* Consignes
(1) Relevez toutes les personnes désignées par leur nom ou leur prénom dans l'article sur la peur après les attentats.
(2) Reprenez l'article sur la peur après les attentats à la suite de sa dernière phrase.

* Extrait du texte
━━━━━━━━

Publié le 18 novembre 2015 à 18h18, modifié le 21 novembre 2015 à 17h40 Temps de Lecture 6 min.

A l’entrée de l’UGC des Halles, le vigile lui demande d’ouvrir sa doudoune. Charif est impressionné mais il fait glisser sa fermeture Eclair avant d’écarter les deux pans bleus matelassés de sa veste. « Allez-y. » Comme d’habitude, il s’arrête d’abord chez Bert’s. Pour la première fois, le jeune fonctionnaire territorial n’a pas besoin de faire la queue pour payer son sandwich. « On devait être cinq ou six… C’était un peu l’angoisse. » Dans la salle de cinéma vide, une fille a ricané « et la sortie de secours, elle est où ? » Personne n’a ri.

Dimanche soir, il était trop tôt pour plaisanter. Place de la République, des pétards lancés rue de la Fontaine-au-Roi par des « petits malins » ont failli provoquer une catastrophe. La foule rassemblée en hommage aux victimes du 13 novembre s’est dispersée en quelques secondes. Des centaines de personnes se sont mises à courir, entraînant dans leur panique une bousculade dans plusieurs rues alentour. Léa, lycéenne, est pétrifiée : « Comme dans un rêve, j’essayais de courir mais je n’arrivais plus à bouger. Je ne pensais qu’à mes parents qui m’avaient demandé de ne pas y aller. » La stupeur passée, elle a fait comme tout le monde, elle s’est engouffrée dans un immeuble et elle a attendu. C’était une fausse alerte. Sur le chemin du retour, le vrombissement d’un moteur l’a fait sursauter.

Un sentiment diffus depuis janvier

La peur se niche dans les détails. Lundi matin, dans une rame de métro muette, elle s’est manifestée comme une anomalie dans l’accoutrement d’une Parisienne à la tenue soignée mais achevée bizarrement par des baskets de running. « J’ai mes escarpins là, explique-t-elle en montrant son grand sac en toile. C’est pour pouvoir courir au cas où. » Elle ajoute qu’elle est bien consciente que c’est un peu puéril, mais voilà, ça la rassure.

Ce sentiment de peur, diffus depuis les attentats de janvier, s’est accru au mois d’août, après la tentative d’attentat dans le Thalys. La perception d’une menace imminente n’a jamais été aussi vive en France mais elle n’est pas nouvelle, explique Jérôme Fourquet, directeur du département opinion de l’IFOP. En décembre 2014, juste avant les attentats de Charlie Hebdo, un sondage estimait que 80% des Français jugeaient déjà cette menace élevée : « Avec les faits divers survenus à Joué-lès-Tours [des policiers attaqués, NDLR] et à Dijon [une voiture avait fauché des piétons] et les départs de jeunes Français pour la Syrie, l’inquiétude concernant l’extrême vulnérabilité de notre société est montée d’un cran. »

━━━━━━━━

* Extrait du corpus
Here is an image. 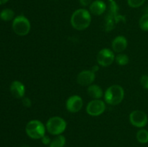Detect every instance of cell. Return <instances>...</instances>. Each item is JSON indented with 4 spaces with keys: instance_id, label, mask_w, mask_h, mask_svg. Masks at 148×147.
I'll use <instances>...</instances> for the list:
<instances>
[{
    "instance_id": "cell-5",
    "label": "cell",
    "mask_w": 148,
    "mask_h": 147,
    "mask_svg": "<svg viewBox=\"0 0 148 147\" xmlns=\"http://www.w3.org/2000/svg\"><path fill=\"white\" fill-rule=\"evenodd\" d=\"M66 128V122L61 117L50 118L46 122V129L49 133L54 135L62 134Z\"/></svg>"
},
{
    "instance_id": "cell-8",
    "label": "cell",
    "mask_w": 148,
    "mask_h": 147,
    "mask_svg": "<svg viewBox=\"0 0 148 147\" xmlns=\"http://www.w3.org/2000/svg\"><path fill=\"white\" fill-rule=\"evenodd\" d=\"M106 110V105L103 101L100 99H93L87 105L86 110L89 115L99 116L103 113Z\"/></svg>"
},
{
    "instance_id": "cell-23",
    "label": "cell",
    "mask_w": 148,
    "mask_h": 147,
    "mask_svg": "<svg viewBox=\"0 0 148 147\" xmlns=\"http://www.w3.org/2000/svg\"><path fill=\"white\" fill-rule=\"evenodd\" d=\"M22 102H23V105H24L25 108H30V107H31L32 102L29 98L24 97L23 99V101H22Z\"/></svg>"
},
{
    "instance_id": "cell-18",
    "label": "cell",
    "mask_w": 148,
    "mask_h": 147,
    "mask_svg": "<svg viewBox=\"0 0 148 147\" xmlns=\"http://www.w3.org/2000/svg\"><path fill=\"white\" fill-rule=\"evenodd\" d=\"M137 139L141 144L148 142V131L145 129H141L137 133Z\"/></svg>"
},
{
    "instance_id": "cell-2",
    "label": "cell",
    "mask_w": 148,
    "mask_h": 147,
    "mask_svg": "<svg viewBox=\"0 0 148 147\" xmlns=\"http://www.w3.org/2000/svg\"><path fill=\"white\" fill-rule=\"evenodd\" d=\"M90 22V12L85 9H79L76 10L71 17L72 26L77 30H83L88 28Z\"/></svg>"
},
{
    "instance_id": "cell-24",
    "label": "cell",
    "mask_w": 148,
    "mask_h": 147,
    "mask_svg": "<svg viewBox=\"0 0 148 147\" xmlns=\"http://www.w3.org/2000/svg\"><path fill=\"white\" fill-rule=\"evenodd\" d=\"M41 141H42V143H43V144H45V145L50 144L51 142V138H49V136H48V135H46L41 138Z\"/></svg>"
},
{
    "instance_id": "cell-21",
    "label": "cell",
    "mask_w": 148,
    "mask_h": 147,
    "mask_svg": "<svg viewBox=\"0 0 148 147\" xmlns=\"http://www.w3.org/2000/svg\"><path fill=\"white\" fill-rule=\"evenodd\" d=\"M127 1L130 7L132 8H137L141 7L145 3V0H127Z\"/></svg>"
},
{
    "instance_id": "cell-3",
    "label": "cell",
    "mask_w": 148,
    "mask_h": 147,
    "mask_svg": "<svg viewBox=\"0 0 148 147\" xmlns=\"http://www.w3.org/2000/svg\"><path fill=\"white\" fill-rule=\"evenodd\" d=\"M124 89L118 84L109 86L104 94L105 101L111 105H116L121 103L124 99Z\"/></svg>"
},
{
    "instance_id": "cell-13",
    "label": "cell",
    "mask_w": 148,
    "mask_h": 147,
    "mask_svg": "<svg viewBox=\"0 0 148 147\" xmlns=\"http://www.w3.org/2000/svg\"><path fill=\"white\" fill-rule=\"evenodd\" d=\"M127 45H128V42L124 36H117L112 42L113 50L116 53H121L127 48Z\"/></svg>"
},
{
    "instance_id": "cell-25",
    "label": "cell",
    "mask_w": 148,
    "mask_h": 147,
    "mask_svg": "<svg viewBox=\"0 0 148 147\" xmlns=\"http://www.w3.org/2000/svg\"><path fill=\"white\" fill-rule=\"evenodd\" d=\"M92 0H79V3L83 7H87L88 5H90Z\"/></svg>"
},
{
    "instance_id": "cell-28",
    "label": "cell",
    "mask_w": 148,
    "mask_h": 147,
    "mask_svg": "<svg viewBox=\"0 0 148 147\" xmlns=\"http://www.w3.org/2000/svg\"><path fill=\"white\" fill-rule=\"evenodd\" d=\"M22 147H30V146H23Z\"/></svg>"
},
{
    "instance_id": "cell-9",
    "label": "cell",
    "mask_w": 148,
    "mask_h": 147,
    "mask_svg": "<svg viewBox=\"0 0 148 147\" xmlns=\"http://www.w3.org/2000/svg\"><path fill=\"white\" fill-rule=\"evenodd\" d=\"M130 121L131 124L137 128L145 127L147 123L148 118L145 112L141 110H134L130 115Z\"/></svg>"
},
{
    "instance_id": "cell-4",
    "label": "cell",
    "mask_w": 148,
    "mask_h": 147,
    "mask_svg": "<svg viewBox=\"0 0 148 147\" xmlns=\"http://www.w3.org/2000/svg\"><path fill=\"white\" fill-rule=\"evenodd\" d=\"M27 135L33 139H40L45 135L46 128L40 121L33 120L27 122L25 127Z\"/></svg>"
},
{
    "instance_id": "cell-10",
    "label": "cell",
    "mask_w": 148,
    "mask_h": 147,
    "mask_svg": "<svg viewBox=\"0 0 148 147\" xmlns=\"http://www.w3.org/2000/svg\"><path fill=\"white\" fill-rule=\"evenodd\" d=\"M83 105L82 99L79 95H72L69 97L66 102V108L70 112H77L82 109Z\"/></svg>"
},
{
    "instance_id": "cell-14",
    "label": "cell",
    "mask_w": 148,
    "mask_h": 147,
    "mask_svg": "<svg viewBox=\"0 0 148 147\" xmlns=\"http://www.w3.org/2000/svg\"><path fill=\"white\" fill-rule=\"evenodd\" d=\"M90 12L94 15H101L106 10V4L102 0H95L90 5Z\"/></svg>"
},
{
    "instance_id": "cell-15",
    "label": "cell",
    "mask_w": 148,
    "mask_h": 147,
    "mask_svg": "<svg viewBox=\"0 0 148 147\" xmlns=\"http://www.w3.org/2000/svg\"><path fill=\"white\" fill-rule=\"evenodd\" d=\"M88 94L90 97L94 99H99L103 95L102 89L98 85L91 84L88 88Z\"/></svg>"
},
{
    "instance_id": "cell-19",
    "label": "cell",
    "mask_w": 148,
    "mask_h": 147,
    "mask_svg": "<svg viewBox=\"0 0 148 147\" xmlns=\"http://www.w3.org/2000/svg\"><path fill=\"white\" fill-rule=\"evenodd\" d=\"M115 60L117 64L120 65V66H125V65L128 64L129 61H130L128 56L126 54H122V53L117 55L115 58Z\"/></svg>"
},
{
    "instance_id": "cell-27",
    "label": "cell",
    "mask_w": 148,
    "mask_h": 147,
    "mask_svg": "<svg viewBox=\"0 0 148 147\" xmlns=\"http://www.w3.org/2000/svg\"><path fill=\"white\" fill-rule=\"evenodd\" d=\"M9 0H0V4H4L7 3Z\"/></svg>"
},
{
    "instance_id": "cell-26",
    "label": "cell",
    "mask_w": 148,
    "mask_h": 147,
    "mask_svg": "<svg viewBox=\"0 0 148 147\" xmlns=\"http://www.w3.org/2000/svg\"><path fill=\"white\" fill-rule=\"evenodd\" d=\"M98 70H99V67H98V66H94L92 68V71L94 73H96Z\"/></svg>"
},
{
    "instance_id": "cell-7",
    "label": "cell",
    "mask_w": 148,
    "mask_h": 147,
    "mask_svg": "<svg viewBox=\"0 0 148 147\" xmlns=\"http://www.w3.org/2000/svg\"><path fill=\"white\" fill-rule=\"evenodd\" d=\"M115 60V56L112 50L108 48H103L98 52L97 61L98 64L103 67H107L113 63Z\"/></svg>"
},
{
    "instance_id": "cell-12",
    "label": "cell",
    "mask_w": 148,
    "mask_h": 147,
    "mask_svg": "<svg viewBox=\"0 0 148 147\" xmlns=\"http://www.w3.org/2000/svg\"><path fill=\"white\" fill-rule=\"evenodd\" d=\"M10 92L14 97L20 99L24 97L25 93V87L22 82L14 81L10 85Z\"/></svg>"
},
{
    "instance_id": "cell-1",
    "label": "cell",
    "mask_w": 148,
    "mask_h": 147,
    "mask_svg": "<svg viewBox=\"0 0 148 147\" xmlns=\"http://www.w3.org/2000/svg\"><path fill=\"white\" fill-rule=\"evenodd\" d=\"M108 1L110 4V8L106 16L104 25V29L106 32H110L114 30L116 24L120 21H126L125 17L119 14V8L115 0H108Z\"/></svg>"
},
{
    "instance_id": "cell-16",
    "label": "cell",
    "mask_w": 148,
    "mask_h": 147,
    "mask_svg": "<svg viewBox=\"0 0 148 147\" xmlns=\"http://www.w3.org/2000/svg\"><path fill=\"white\" fill-rule=\"evenodd\" d=\"M66 143V138L64 135H58L53 138L50 144V147H63Z\"/></svg>"
},
{
    "instance_id": "cell-11",
    "label": "cell",
    "mask_w": 148,
    "mask_h": 147,
    "mask_svg": "<svg viewBox=\"0 0 148 147\" xmlns=\"http://www.w3.org/2000/svg\"><path fill=\"white\" fill-rule=\"evenodd\" d=\"M95 73L92 70H85L81 71L77 77V82L81 86H90L95 81Z\"/></svg>"
},
{
    "instance_id": "cell-22",
    "label": "cell",
    "mask_w": 148,
    "mask_h": 147,
    "mask_svg": "<svg viewBox=\"0 0 148 147\" xmlns=\"http://www.w3.org/2000/svg\"><path fill=\"white\" fill-rule=\"evenodd\" d=\"M140 84L143 88L148 89V75H143L140 78Z\"/></svg>"
},
{
    "instance_id": "cell-20",
    "label": "cell",
    "mask_w": 148,
    "mask_h": 147,
    "mask_svg": "<svg viewBox=\"0 0 148 147\" xmlns=\"http://www.w3.org/2000/svg\"><path fill=\"white\" fill-rule=\"evenodd\" d=\"M140 27L144 31H148V14H145L140 18Z\"/></svg>"
},
{
    "instance_id": "cell-17",
    "label": "cell",
    "mask_w": 148,
    "mask_h": 147,
    "mask_svg": "<svg viewBox=\"0 0 148 147\" xmlns=\"http://www.w3.org/2000/svg\"><path fill=\"white\" fill-rule=\"evenodd\" d=\"M14 12L11 9H4L0 13V18L4 21H10L14 18Z\"/></svg>"
},
{
    "instance_id": "cell-6",
    "label": "cell",
    "mask_w": 148,
    "mask_h": 147,
    "mask_svg": "<svg viewBox=\"0 0 148 147\" xmlns=\"http://www.w3.org/2000/svg\"><path fill=\"white\" fill-rule=\"evenodd\" d=\"M12 29L14 33L18 35H26L30 30V21L25 16H17L13 20Z\"/></svg>"
}]
</instances>
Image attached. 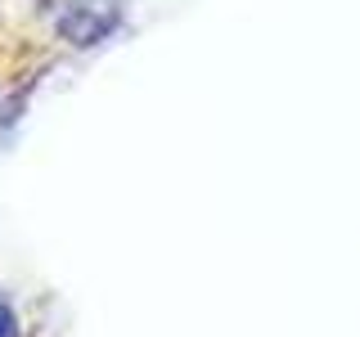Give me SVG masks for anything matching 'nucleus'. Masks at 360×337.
I'll use <instances>...</instances> for the list:
<instances>
[{
  "mask_svg": "<svg viewBox=\"0 0 360 337\" xmlns=\"http://www.w3.org/2000/svg\"><path fill=\"white\" fill-rule=\"evenodd\" d=\"M0 337H22L18 333V315H14V306H9L5 297H0Z\"/></svg>",
  "mask_w": 360,
  "mask_h": 337,
  "instance_id": "1",
  "label": "nucleus"
}]
</instances>
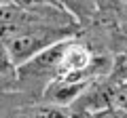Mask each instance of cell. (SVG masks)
Segmentation results:
<instances>
[{"label": "cell", "instance_id": "ba28073f", "mask_svg": "<svg viewBox=\"0 0 127 118\" xmlns=\"http://www.w3.org/2000/svg\"><path fill=\"white\" fill-rule=\"evenodd\" d=\"M89 118H127V114L119 112V110H114V108H104V110H100V112L89 114Z\"/></svg>", "mask_w": 127, "mask_h": 118}, {"label": "cell", "instance_id": "8992f818", "mask_svg": "<svg viewBox=\"0 0 127 118\" xmlns=\"http://www.w3.org/2000/svg\"><path fill=\"white\" fill-rule=\"evenodd\" d=\"M34 118H70V114L59 105H49V108H40L36 110Z\"/></svg>", "mask_w": 127, "mask_h": 118}, {"label": "cell", "instance_id": "277c9868", "mask_svg": "<svg viewBox=\"0 0 127 118\" xmlns=\"http://www.w3.org/2000/svg\"><path fill=\"white\" fill-rule=\"evenodd\" d=\"M108 78H110V82H117V84L119 82H127V51L114 57Z\"/></svg>", "mask_w": 127, "mask_h": 118}, {"label": "cell", "instance_id": "3957f363", "mask_svg": "<svg viewBox=\"0 0 127 118\" xmlns=\"http://www.w3.org/2000/svg\"><path fill=\"white\" fill-rule=\"evenodd\" d=\"M70 44H72L70 38L55 42L53 46H49V49H45L42 53H38L36 57L32 59L30 63H26L23 68H30V70H34V72H47V70L57 72V68H59V63H62V59H64V55H66V51H68Z\"/></svg>", "mask_w": 127, "mask_h": 118}, {"label": "cell", "instance_id": "30bf717a", "mask_svg": "<svg viewBox=\"0 0 127 118\" xmlns=\"http://www.w3.org/2000/svg\"><path fill=\"white\" fill-rule=\"evenodd\" d=\"M121 13H123V17L127 19V0H121Z\"/></svg>", "mask_w": 127, "mask_h": 118}, {"label": "cell", "instance_id": "52a82bcc", "mask_svg": "<svg viewBox=\"0 0 127 118\" xmlns=\"http://www.w3.org/2000/svg\"><path fill=\"white\" fill-rule=\"evenodd\" d=\"M15 65H13V59L9 55V49H6V42L0 38V74H9L13 72Z\"/></svg>", "mask_w": 127, "mask_h": 118}, {"label": "cell", "instance_id": "9c48e42d", "mask_svg": "<svg viewBox=\"0 0 127 118\" xmlns=\"http://www.w3.org/2000/svg\"><path fill=\"white\" fill-rule=\"evenodd\" d=\"M13 6H17V9H23V11H34L36 6H40L42 2L40 0H9Z\"/></svg>", "mask_w": 127, "mask_h": 118}, {"label": "cell", "instance_id": "8fae6325", "mask_svg": "<svg viewBox=\"0 0 127 118\" xmlns=\"http://www.w3.org/2000/svg\"><path fill=\"white\" fill-rule=\"evenodd\" d=\"M0 4H9V0H0Z\"/></svg>", "mask_w": 127, "mask_h": 118}, {"label": "cell", "instance_id": "7a4b0ae2", "mask_svg": "<svg viewBox=\"0 0 127 118\" xmlns=\"http://www.w3.org/2000/svg\"><path fill=\"white\" fill-rule=\"evenodd\" d=\"M89 82H70V80H64V78H57L53 80L45 91V99L49 101L51 105H59V108H66L68 103H72L74 99L83 95Z\"/></svg>", "mask_w": 127, "mask_h": 118}, {"label": "cell", "instance_id": "6da1fadb", "mask_svg": "<svg viewBox=\"0 0 127 118\" xmlns=\"http://www.w3.org/2000/svg\"><path fill=\"white\" fill-rule=\"evenodd\" d=\"M72 30L70 27H55V25H28L21 32L13 34L9 38H2L6 42L9 55L13 59L15 68H23L26 63H30L38 53H42L45 49L53 46L55 42L70 38Z\"/></svg>", "mask_w": 127, "mask_h": 118}, {"label": "cell", "instance_id": "5b68a950", "mask_svg": "<svg viewBox=\"0 0 127 118\" xmlns=\"http://www.w3.org/2000/svg\"><path fill=\"white\" fill-rule=\"evenodd\" d=\"M110 105L119 112L127 114V82H112V93H110Z\"/></svg>", "mask_w": 127, "mask_h": 118}]
</instances>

━━━━━━━━

* Corrigé des consignes
(1) Charif, Léa, Jérôme Fourquet

(2)
Après le 7 janvier, les Français se sont mis à guetter les signes d’une attaque. Au lendemain de la grande marche du 11 janvier, dans un métro de la ligne 5, Faustine, journaliste, a assisté à une scène qui, des mois après, la trouble toujours. ­Arrivée à la gare du Nord, la rame s’est vidée d’une grande partie de ses ­voyageurs et là, au milieu du wagon, il est resté ce sac. Un sac de sport qui avait l’air de n’appartenir à personne. Un monsieur, « bien mis, la cinquantaine », l’a regardé avant de demander qui en était le propriétaire. Aucune réponse. Alors que les portes allaient se refermer, il a pris le sac et l’a jeté sur le quai. Le métro est reparti. La journaliste se souvient du malaise qui l’envahit alors : « Il a fait ce truc dans une sorte de réflexe à la fois salvateur mais complètement fou. S’il y avait eu une bombe, il venait de nous sauver mais les gens restés sur le quai seraient morts. On était tous silencieux et embarrassés. Il a dit : “Désolé”. Son geste était instinctif et irréfléchi, c’était plus fort que lui. »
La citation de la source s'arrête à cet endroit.